Fares are regulated citywide and all cabs are metered; the meter starts at 3.19€ and there is a charge of 2.35€ per kilometer. If you don’t see a cab stand you can call the generally reliable Taxi Centrale Amsterdam (TCA; www.tcataxi.nl; tel. 020/777-7777). The fare includes a tip, but you may round up or give something for an extra service, like help with your luggage or for a helpful chat. In fact most Amsterdam cab drivers like to talk and are pretty knowledgeable about their city, so take full advantage of them.
Uber (UberX and UberBLACK) is also available in the city and to and from Schiphol airport. Generally, the airport rates are slightly less expensive with an UberX than by taxi (around 35€–40€ versus 45€–50€).
BY CAR -- There’s no point whatsoever in renting a car if you are intending to stay in Amsterdam and not venture out of the city, as the public transport system works efficiently and most attractions are within walking distance of each other. In addition, the streets are narrow, many are one-way, some are pedestrianized, and all are crowded with bonkers cyclists; in short, driving in the city is a nightmare. However, if you are travelling outside Amsterdam, it’s usually cheapest to book a rental car online before you leave home. Try AutoSlash.com which applies current coupons against the cost of your rental, whether it be from Avis, Hertz or any of the other major companies. Then, it tracks your rental, so if the daily cost drops before you pick it up, they rebook you at the lower price.
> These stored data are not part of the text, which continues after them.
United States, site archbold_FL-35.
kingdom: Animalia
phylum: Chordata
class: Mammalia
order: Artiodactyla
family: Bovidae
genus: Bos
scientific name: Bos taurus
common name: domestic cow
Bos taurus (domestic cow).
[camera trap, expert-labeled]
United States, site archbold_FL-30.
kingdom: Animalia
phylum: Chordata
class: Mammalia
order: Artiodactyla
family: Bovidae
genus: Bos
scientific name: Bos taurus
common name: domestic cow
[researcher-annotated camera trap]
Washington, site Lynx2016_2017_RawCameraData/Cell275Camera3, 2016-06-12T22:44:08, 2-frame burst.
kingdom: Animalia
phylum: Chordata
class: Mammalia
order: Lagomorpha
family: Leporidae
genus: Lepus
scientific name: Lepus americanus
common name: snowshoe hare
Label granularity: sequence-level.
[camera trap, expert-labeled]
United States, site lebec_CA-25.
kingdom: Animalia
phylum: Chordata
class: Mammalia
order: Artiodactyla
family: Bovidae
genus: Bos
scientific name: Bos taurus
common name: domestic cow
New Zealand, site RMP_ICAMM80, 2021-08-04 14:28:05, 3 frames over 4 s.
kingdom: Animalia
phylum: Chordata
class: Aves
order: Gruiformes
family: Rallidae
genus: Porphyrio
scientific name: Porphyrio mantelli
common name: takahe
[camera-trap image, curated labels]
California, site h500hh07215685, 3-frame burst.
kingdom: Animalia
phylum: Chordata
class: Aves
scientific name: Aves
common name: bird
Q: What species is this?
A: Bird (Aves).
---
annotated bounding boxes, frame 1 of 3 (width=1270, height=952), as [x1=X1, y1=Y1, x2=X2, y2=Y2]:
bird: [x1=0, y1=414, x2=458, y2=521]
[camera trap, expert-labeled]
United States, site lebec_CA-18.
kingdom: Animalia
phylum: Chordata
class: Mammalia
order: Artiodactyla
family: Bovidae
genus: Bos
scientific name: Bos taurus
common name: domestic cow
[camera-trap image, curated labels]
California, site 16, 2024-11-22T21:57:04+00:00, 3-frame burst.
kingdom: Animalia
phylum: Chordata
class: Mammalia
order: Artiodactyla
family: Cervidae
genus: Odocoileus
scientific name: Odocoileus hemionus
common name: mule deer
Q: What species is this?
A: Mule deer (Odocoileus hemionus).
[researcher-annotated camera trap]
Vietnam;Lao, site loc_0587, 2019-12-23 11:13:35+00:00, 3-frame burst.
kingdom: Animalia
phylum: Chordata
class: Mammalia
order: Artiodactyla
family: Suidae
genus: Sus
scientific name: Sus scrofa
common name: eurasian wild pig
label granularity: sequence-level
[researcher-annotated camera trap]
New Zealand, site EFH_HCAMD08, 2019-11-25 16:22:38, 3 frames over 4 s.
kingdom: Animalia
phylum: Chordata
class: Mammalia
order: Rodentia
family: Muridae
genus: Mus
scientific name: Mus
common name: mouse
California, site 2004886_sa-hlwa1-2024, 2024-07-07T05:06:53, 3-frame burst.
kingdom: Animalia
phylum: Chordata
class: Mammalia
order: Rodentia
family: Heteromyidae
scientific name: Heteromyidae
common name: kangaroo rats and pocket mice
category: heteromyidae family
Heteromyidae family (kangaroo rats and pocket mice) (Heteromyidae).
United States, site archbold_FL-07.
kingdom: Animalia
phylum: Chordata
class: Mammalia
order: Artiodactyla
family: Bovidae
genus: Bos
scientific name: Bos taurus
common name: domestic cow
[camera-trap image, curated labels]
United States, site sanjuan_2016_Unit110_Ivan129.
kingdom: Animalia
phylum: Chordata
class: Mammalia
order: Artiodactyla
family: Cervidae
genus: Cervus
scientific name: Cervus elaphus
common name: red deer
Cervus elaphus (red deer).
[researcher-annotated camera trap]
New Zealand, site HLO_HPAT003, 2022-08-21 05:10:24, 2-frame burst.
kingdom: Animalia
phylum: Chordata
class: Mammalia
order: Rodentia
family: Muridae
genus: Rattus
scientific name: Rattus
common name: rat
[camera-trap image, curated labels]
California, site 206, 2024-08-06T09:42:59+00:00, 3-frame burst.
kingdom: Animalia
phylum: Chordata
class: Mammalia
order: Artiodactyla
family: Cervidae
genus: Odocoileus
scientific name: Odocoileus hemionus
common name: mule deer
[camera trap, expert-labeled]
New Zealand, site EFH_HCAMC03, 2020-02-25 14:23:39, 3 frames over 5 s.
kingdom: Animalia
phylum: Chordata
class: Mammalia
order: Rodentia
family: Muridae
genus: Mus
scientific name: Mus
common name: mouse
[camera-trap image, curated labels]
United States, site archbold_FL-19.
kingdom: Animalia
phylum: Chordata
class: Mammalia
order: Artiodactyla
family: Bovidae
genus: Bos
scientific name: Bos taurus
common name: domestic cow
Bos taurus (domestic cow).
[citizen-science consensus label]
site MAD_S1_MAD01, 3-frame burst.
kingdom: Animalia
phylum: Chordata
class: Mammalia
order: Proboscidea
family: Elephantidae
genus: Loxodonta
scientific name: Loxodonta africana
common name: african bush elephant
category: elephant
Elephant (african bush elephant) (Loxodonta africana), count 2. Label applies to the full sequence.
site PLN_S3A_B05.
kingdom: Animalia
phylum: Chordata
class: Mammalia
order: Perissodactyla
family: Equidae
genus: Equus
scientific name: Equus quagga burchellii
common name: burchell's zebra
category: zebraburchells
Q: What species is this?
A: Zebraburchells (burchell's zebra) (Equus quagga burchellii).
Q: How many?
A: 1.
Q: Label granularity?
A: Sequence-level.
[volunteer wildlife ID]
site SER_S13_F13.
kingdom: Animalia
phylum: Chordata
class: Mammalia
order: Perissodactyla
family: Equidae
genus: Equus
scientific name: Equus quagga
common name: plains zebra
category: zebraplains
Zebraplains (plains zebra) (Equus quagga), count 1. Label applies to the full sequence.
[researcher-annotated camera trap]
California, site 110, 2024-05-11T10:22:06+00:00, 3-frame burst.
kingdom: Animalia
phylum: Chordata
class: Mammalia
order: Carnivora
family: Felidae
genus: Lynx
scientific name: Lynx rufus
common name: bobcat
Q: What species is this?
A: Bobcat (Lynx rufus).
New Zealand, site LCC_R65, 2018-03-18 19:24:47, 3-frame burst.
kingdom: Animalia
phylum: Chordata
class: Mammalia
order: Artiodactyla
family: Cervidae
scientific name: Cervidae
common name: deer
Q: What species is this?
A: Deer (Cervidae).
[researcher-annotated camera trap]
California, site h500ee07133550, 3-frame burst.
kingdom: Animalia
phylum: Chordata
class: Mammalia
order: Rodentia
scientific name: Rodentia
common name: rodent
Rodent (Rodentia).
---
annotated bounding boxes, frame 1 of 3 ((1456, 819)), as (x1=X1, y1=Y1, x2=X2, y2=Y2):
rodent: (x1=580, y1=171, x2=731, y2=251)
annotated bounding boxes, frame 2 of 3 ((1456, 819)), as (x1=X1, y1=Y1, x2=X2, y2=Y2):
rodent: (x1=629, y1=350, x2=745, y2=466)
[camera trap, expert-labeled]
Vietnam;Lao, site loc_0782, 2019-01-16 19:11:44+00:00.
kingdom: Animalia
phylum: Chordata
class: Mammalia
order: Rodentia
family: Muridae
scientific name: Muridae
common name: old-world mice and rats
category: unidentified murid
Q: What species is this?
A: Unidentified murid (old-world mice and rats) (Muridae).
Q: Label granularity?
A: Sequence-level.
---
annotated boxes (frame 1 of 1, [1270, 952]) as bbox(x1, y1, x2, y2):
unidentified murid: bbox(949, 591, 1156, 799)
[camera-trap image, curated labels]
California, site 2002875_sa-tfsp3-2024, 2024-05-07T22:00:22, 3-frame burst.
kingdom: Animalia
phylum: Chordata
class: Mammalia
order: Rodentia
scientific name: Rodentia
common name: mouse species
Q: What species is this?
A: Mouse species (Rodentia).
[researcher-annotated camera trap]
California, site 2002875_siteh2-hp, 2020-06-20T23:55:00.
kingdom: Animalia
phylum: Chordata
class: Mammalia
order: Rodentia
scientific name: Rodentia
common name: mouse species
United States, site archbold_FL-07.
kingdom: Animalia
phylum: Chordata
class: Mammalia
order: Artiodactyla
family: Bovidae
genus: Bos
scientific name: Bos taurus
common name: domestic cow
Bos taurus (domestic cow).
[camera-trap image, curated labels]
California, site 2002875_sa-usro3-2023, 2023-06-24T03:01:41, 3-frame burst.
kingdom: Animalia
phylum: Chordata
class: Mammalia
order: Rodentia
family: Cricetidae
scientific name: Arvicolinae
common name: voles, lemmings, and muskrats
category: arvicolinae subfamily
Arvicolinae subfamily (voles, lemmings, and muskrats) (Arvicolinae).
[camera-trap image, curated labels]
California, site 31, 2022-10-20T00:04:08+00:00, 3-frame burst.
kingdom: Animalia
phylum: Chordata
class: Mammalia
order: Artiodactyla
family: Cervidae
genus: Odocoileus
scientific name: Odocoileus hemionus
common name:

If you must have a car, know that there are are limited parking facilities in the city itself but plenty of Park + Ride options in the suburbs, with rates of 8€ per 24 hours. Useful P+R parking lots include Olympisch Stadion and RAI in the southern part of the city, and Noord and Zeeburg in the north; all are near public transport facilities. If you insist on parking in town, there are designated car parks centrally, the most useful for tourists being at Waterlooplein (Valkenburgerstraat 238) or Beursplein 15 and charging 3€ to 8€p er hour.
Don’t risk leaving your car on the street as the limited public parking in the city is managed with a gauntlet-grip by Cition, which will tow your car away at the drop of a hat for the slightest parking violation and then whack you with a 373€ fine; cash payments not accepted. If you do have the misfortune to get towed, the collection depot is at Daniël Goedkoopstraat 9 and it’s open daily around the clock.
Bag a Bike Taxi
If you’re keen on your green credentials, use a bike taxi or rickshaw to get around the city. They’re clean, relatively comfortable, and can zip along the cobbled streets giving Amsterdam’s cyclists a run for their money. The rickshaws are easy to spot all over the city, but especially around Centraal Station, Leidseplein, Museumplein, and Waterlooplein, or you can order your eco-taxi in advance. Contact Amsterdam Fietstaxi (www.amsterdam-fietstaxi.nl; tel. 065/348-1860). Charges start at 10€ for rides in the city center; half-hour tours are 25€.
Note: This information was accurate when it was published, but can change without notice. Please be sure to confirm all rates and details directly with the companies in question before planning your trip.